Marguerite de Turenne fit son testament le 7 des calendes de février de l'année 1289. Elle instituait son fils Hélie Rudel, chevalier, héritier du château et des châtellenies de Bergerac, Mouleydier et Gensac. La vicomte de Turenne était attribuée à son autre fils, Godefroid de Pons. Marguerite plaçait son testament sous la protection du roi de France, du sénéchal de Gascogne pour le roi d'Angleterre, d'Henri, archevêque de Bordeaux, et de Raymond, évêque de Périgueux[13].

Elle avait fait don, en 1260, de 50 livres de rente aux Frères prêcheurs qui étaient venus s'établir la même année dans la ville de Bergerac. Elle fut ensevelie dans leur église, et sur son tombeau l'on grava une épitaphe en vers latins qui retraçait les vertus publiques et privées de la noble dame[14].

Alexandre de la Pébrée mourut en 1301. M. Dessalles rapporte qu'il avait reçu d'Edouard d'Angleterre la seigneurie de Puynormand, sur laquelle Marguerite avait quelques droits de son vivant.

Élie de Biran.

 

PIÈCES JUSTIFICATIVES.

I

1254. — Rex Margaritae de Turena, uxori Reginaldi de Pontibus, salutem. — Mandamus vobis quatinus, secunda festa post Assumptionem beatae Mariae Virginis, tempestive compareatis, coram nobis, ubicumque fuerimus in Vasconia, factura nobis et aliis, et receptum quod ordo dictaverit rationis, tam super defectibus dierum vobis a nobis assignatarum legitime, quam in questionibus quae, pro feodo Brageraci et rerum aliarum, contra vos proponentur. Teste Rege in Castris apud Girundam 11 die Augusti, anno ut supra. (Bibliothèque nationale. Mss. de Bréquigny, 2 août 1254. — Lespine, vol. 156, page 125.)

 

II

 

1254. — Lettre de Marguerite de Turenne, dame de Bergerac, pour demander à Edouard, fils aîné du roi d'Angleterre, un délai pour justifier de ses droits.

 

Exellentissimo Edwardo, illustris regis Angliae primogenito et heredi, Margareta de Turena, domina Brageraci et Genciaci, de jure et de facto, quando sibi placuerit, salutem cum reverentia honorabili.

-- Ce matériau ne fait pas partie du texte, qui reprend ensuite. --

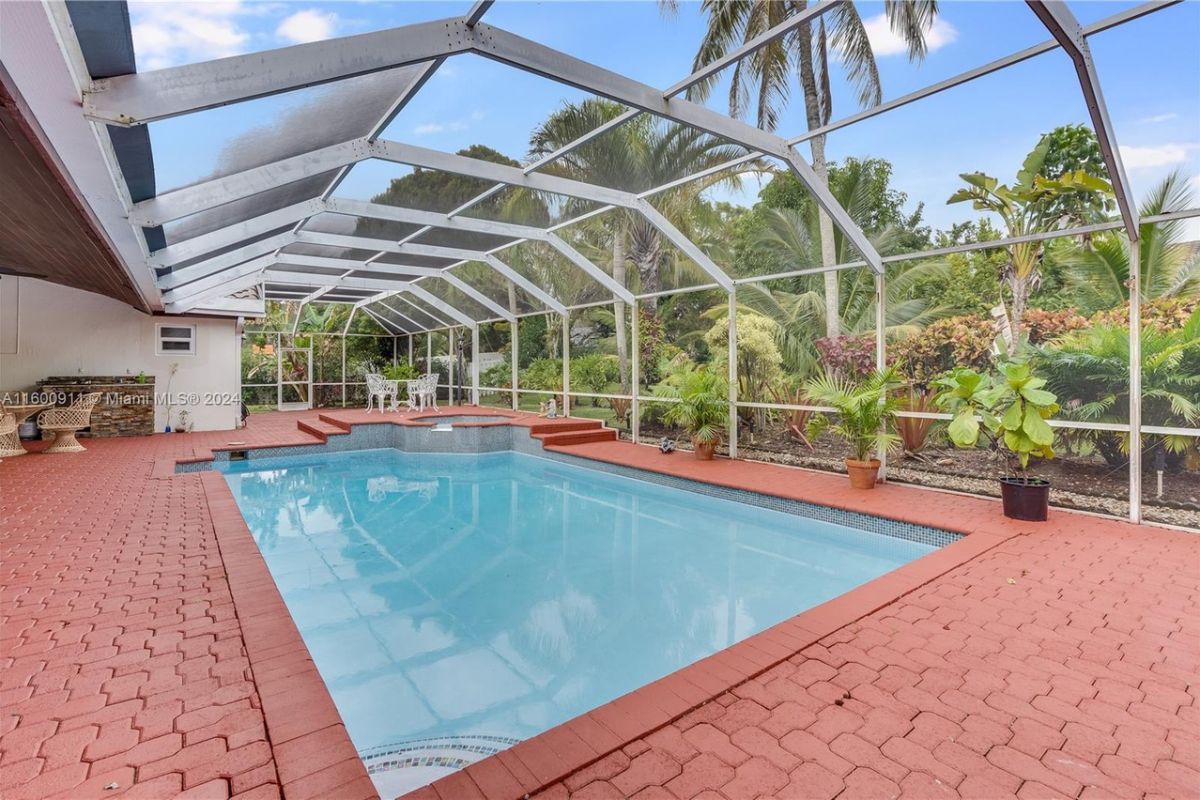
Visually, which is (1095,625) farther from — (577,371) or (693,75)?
(577,371)

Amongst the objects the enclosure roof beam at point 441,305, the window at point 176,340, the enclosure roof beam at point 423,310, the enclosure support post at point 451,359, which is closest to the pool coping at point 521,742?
the enclosure roof beam at point 441,305

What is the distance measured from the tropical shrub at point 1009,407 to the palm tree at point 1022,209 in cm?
192

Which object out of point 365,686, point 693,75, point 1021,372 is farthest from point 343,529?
point 1021,372

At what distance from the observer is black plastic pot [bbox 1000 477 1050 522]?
5680mm

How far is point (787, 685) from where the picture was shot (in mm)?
2756

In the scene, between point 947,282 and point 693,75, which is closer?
point 693,75

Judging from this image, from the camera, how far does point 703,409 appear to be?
9062 mm

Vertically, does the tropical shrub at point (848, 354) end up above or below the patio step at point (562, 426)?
above

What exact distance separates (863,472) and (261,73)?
7.04m

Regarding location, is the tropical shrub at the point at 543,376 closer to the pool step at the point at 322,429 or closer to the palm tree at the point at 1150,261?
the pool step at the point at 322,429

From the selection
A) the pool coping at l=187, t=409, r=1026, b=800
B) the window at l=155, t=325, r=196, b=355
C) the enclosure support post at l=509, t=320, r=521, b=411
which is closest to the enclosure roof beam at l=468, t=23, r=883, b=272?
the pool coping at l=187, t=409, r=1026, b=800

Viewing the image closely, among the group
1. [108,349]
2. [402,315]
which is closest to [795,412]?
[402,315]

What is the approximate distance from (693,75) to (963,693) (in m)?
4.45

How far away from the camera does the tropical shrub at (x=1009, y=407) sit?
5.41 metres
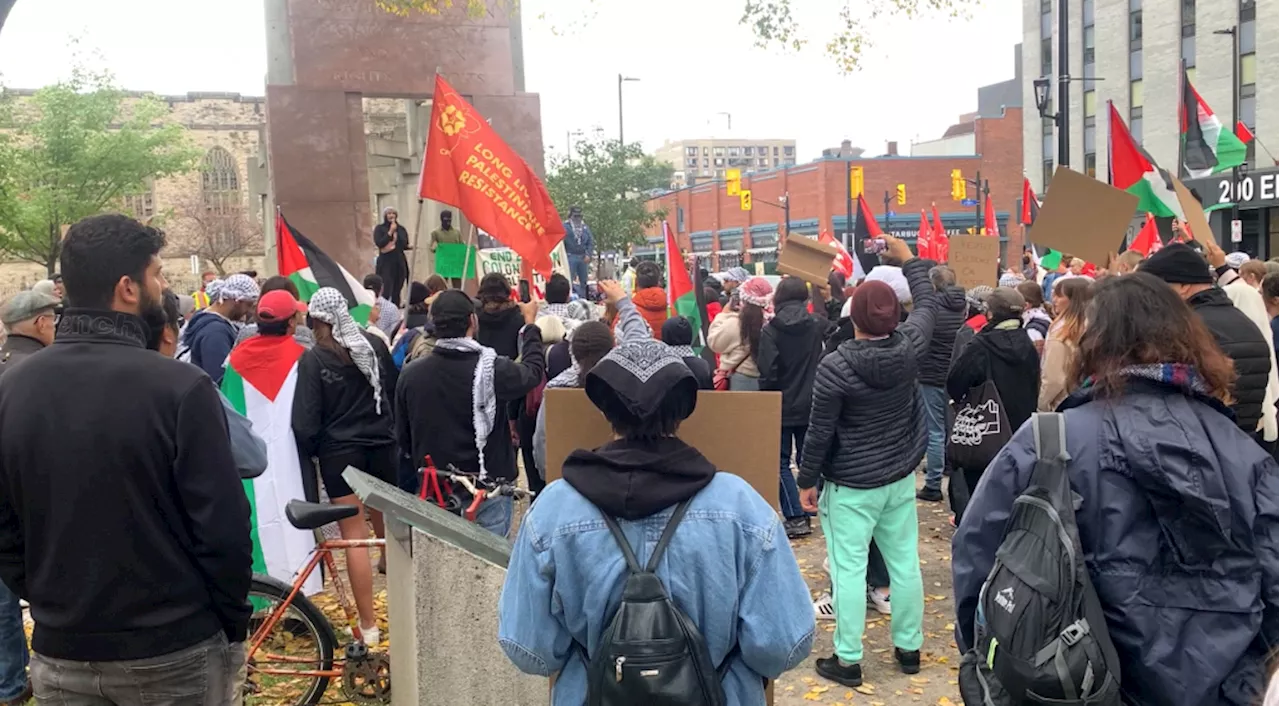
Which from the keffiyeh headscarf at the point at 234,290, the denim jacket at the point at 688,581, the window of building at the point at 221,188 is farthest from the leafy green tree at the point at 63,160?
the denim jacket at the point at 688,581

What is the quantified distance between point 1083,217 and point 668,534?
5.51m

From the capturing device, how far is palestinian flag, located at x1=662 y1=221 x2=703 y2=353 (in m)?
8.16

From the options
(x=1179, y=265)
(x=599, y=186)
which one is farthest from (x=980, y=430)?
(x=599, y=186)

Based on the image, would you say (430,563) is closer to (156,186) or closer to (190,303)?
(190,303)

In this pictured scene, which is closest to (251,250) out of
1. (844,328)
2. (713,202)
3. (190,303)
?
(713,202)

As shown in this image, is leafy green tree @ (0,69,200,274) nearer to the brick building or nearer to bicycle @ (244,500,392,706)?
the brick building

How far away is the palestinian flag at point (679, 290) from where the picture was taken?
816 centimetres

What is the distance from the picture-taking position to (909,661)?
217 inches

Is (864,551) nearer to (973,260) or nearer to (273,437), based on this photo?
(273,437)

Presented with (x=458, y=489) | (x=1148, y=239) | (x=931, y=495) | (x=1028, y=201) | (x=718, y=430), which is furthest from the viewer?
(x=1028, y=201)

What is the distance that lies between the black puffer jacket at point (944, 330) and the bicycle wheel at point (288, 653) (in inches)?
226

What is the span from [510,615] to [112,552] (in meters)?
1.13

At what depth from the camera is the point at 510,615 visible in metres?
2.60

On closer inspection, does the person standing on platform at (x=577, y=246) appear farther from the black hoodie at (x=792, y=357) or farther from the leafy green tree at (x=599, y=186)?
the leafy green tree at (x=599, y=186)
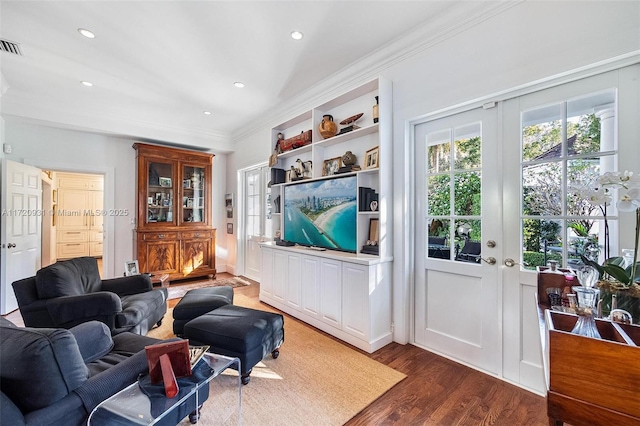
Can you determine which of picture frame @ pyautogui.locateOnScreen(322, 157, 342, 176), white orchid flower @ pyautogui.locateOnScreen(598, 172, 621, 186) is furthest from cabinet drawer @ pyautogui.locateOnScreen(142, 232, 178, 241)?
white orchid flower @ pyautogui.locateOnScreen(598, 172, 621, 186)

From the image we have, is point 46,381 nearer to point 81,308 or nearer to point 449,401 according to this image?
point 81,308

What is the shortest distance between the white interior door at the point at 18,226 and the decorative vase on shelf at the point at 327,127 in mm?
3992

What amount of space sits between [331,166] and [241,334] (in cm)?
205

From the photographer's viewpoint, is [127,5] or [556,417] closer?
[556,417]

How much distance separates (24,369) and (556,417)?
1.80 metres

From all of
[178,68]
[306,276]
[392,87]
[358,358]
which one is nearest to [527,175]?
[392,87]

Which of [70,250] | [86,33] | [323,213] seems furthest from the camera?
[70,250]

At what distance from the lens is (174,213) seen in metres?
5.04

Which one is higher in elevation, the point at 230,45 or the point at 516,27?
the point at 230,45

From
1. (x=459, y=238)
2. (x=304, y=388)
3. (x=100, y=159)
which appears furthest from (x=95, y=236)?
(x=459, y=238)

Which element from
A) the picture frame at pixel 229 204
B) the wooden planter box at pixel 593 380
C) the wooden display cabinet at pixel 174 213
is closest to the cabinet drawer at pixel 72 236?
the wooden display cabinet at pixel 174 213

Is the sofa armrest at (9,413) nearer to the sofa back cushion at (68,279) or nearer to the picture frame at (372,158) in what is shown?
the sofa back cushion at (68,279)

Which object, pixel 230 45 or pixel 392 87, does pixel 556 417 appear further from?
pixel 230 45

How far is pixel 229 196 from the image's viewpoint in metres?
5.71
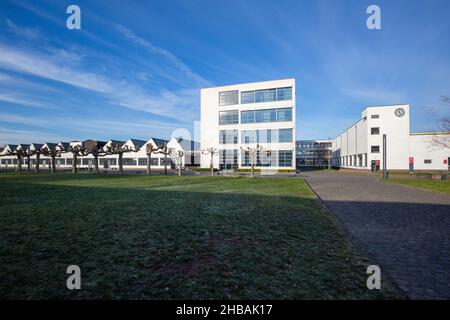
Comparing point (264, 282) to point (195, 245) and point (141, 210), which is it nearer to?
point (195, 245)

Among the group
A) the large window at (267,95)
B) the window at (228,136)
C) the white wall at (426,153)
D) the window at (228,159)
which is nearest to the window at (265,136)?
the window at (228,136)

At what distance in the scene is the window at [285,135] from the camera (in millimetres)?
43531

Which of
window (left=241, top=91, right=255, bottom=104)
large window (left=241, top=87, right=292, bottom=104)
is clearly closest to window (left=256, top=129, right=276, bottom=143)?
large window (left=241, top=87, right=292, bottom=104)

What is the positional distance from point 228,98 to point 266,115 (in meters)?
9.52

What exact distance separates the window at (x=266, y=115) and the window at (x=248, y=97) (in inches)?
113

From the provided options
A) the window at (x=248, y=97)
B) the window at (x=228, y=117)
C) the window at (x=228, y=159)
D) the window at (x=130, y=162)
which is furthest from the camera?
the window at (x=130, y=162)

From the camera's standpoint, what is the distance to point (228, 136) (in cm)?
4834

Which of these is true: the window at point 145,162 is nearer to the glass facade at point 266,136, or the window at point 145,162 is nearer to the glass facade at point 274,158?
the glass facade at point 266,136

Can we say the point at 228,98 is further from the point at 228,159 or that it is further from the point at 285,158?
the point at 285,158

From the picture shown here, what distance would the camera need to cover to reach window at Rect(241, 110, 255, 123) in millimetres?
46688

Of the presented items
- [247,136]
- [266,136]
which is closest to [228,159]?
[247,136]

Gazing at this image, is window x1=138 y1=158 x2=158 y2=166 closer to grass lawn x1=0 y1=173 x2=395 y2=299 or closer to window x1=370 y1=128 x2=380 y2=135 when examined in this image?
window x1=370 y1=128 x2=380 y2=135
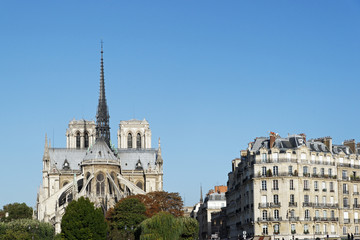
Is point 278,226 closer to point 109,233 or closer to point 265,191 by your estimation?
point 265,191

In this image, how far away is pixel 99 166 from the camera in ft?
425

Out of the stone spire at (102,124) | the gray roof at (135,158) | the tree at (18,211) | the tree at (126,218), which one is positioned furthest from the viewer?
the gray roof at (135,158)

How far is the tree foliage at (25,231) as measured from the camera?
3515 inches

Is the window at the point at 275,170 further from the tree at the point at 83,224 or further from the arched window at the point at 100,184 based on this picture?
the arched window at the point at 100,184

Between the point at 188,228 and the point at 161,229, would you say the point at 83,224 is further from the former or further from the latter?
the point at 188,228

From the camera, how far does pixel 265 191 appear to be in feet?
249

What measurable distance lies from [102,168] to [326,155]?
5937 cm

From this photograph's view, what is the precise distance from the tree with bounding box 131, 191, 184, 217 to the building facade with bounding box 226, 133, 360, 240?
88.5 ft

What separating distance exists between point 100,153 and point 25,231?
4013 centimetres

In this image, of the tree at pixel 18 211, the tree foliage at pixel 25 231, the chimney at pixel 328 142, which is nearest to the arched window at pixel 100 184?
the tree at pixel 18 211

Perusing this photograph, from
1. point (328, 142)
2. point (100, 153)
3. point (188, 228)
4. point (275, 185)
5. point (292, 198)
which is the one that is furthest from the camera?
point (100, 153)

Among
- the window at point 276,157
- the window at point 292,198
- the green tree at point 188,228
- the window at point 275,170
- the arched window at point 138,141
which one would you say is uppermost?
the arched window at point 138,141

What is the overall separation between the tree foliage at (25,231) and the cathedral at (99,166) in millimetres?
19521

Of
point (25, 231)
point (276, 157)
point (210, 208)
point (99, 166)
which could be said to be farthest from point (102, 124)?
point (276, 157)
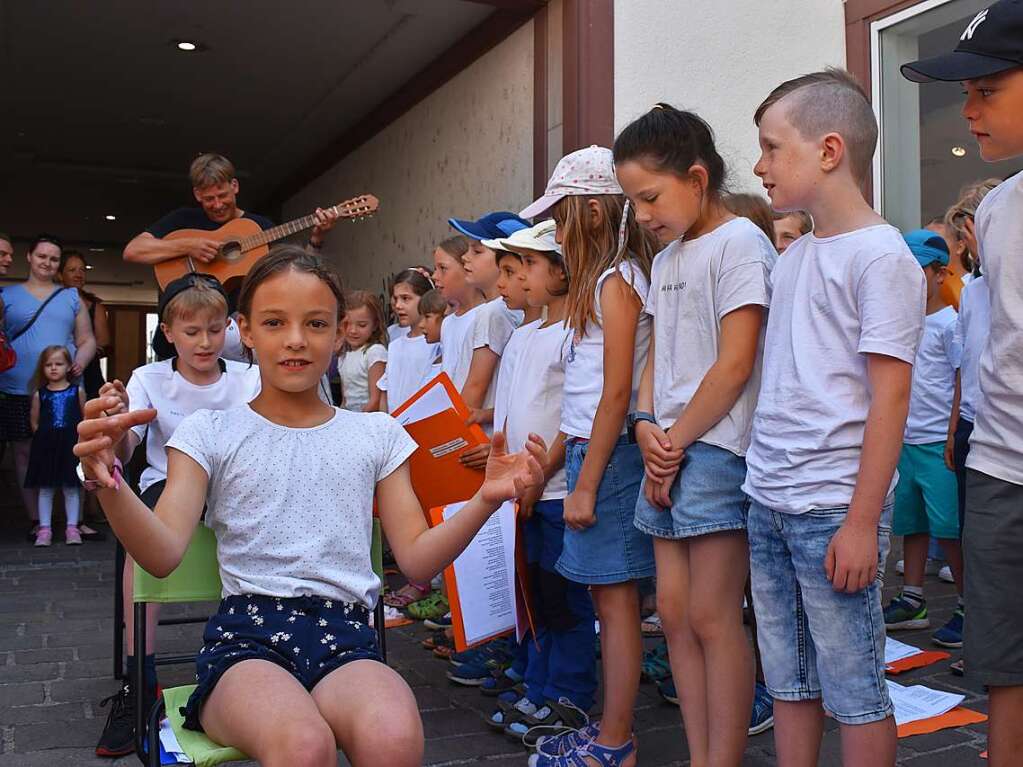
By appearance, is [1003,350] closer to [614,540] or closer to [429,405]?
[614,540]

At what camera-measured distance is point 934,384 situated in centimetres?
446

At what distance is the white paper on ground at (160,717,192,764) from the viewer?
1.87 m

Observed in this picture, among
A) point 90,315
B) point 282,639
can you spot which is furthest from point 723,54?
point 90,315

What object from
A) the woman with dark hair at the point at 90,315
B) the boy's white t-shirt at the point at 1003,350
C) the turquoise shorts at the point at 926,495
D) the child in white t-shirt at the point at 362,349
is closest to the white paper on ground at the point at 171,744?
the boy's white t-shirt at the point at 1003,350

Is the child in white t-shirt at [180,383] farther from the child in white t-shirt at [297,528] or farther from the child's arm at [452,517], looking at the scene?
the child's arm at [452,517]

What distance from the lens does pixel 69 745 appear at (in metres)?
3.07

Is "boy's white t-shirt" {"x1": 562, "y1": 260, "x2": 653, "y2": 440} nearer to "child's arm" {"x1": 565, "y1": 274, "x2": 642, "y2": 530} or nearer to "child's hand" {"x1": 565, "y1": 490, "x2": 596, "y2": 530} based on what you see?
"child's arm" {"x1": 565, "y1": 274, "x2": 642, "y2": 530}

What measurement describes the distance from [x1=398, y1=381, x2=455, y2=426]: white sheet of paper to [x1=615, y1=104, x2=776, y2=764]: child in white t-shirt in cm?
86

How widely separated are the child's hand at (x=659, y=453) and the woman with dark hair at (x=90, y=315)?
21.4 feet

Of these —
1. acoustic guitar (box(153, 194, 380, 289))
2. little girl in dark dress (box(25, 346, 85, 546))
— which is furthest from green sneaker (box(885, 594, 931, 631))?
little girl in dark dress (box(25, 346, 85, 546))

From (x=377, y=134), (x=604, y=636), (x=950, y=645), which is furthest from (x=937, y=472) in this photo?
(x=377, y=134)

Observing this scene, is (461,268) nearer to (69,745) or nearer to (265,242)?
(265,242)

Quando ad diem martis proximam post dominicam medie Kadragesime quam nobis apud Silvam Majorem Burdegalensi Diocesi, assignatis ut comparemus coram vobis, prosecutura jus quod habebamus apud hereditatem bonae memoriae Domini Heliae Rudelli, quondam patris nostri, coram vestrae Majestatis excellentia, non possumus personaliter comparere, cum in filii puerperio decumbamus, et dominus Reginaldus de Ponte, maritus noster, longe sit absens, extra patriam, sine cujus auctoritate jus nostrum prosequi non valemus, maxime, cum dilacio veniendi ad vos nobis indulta, artissimum cause arduitate, et conditione persone citate, pensatis contineat intervallum propter quod minus legitima dicta citatio, salvo honore vestro, merito est consideranda. Dilectum et specialem clericum nostrum magistrum Eliam Gros, latorem presentium, excusatorem nostrum propter causas premissas, ad vestrae celsitudinis presentiam destinamus, dantes eidem excusatori speciale mandatum et potestatem jurandi in animam nostram, predictas excusationes causas, si necesse fuerit, esse veras, serenitati vestrae humiliter supplicantes, ut nostram, ex premissis causis, ad dictam diem, absentiam habere dignemini excusatam ; et haec vobis per presentes significamus litteras, sigillo nostro signatas, in testimonium veritatis. Datum apud Ribeiracum die sabati, ante dominicam qua cantatur Lœtare Jerusalem, anno Domini millesimo ducentesimo quinquagesimo quarto.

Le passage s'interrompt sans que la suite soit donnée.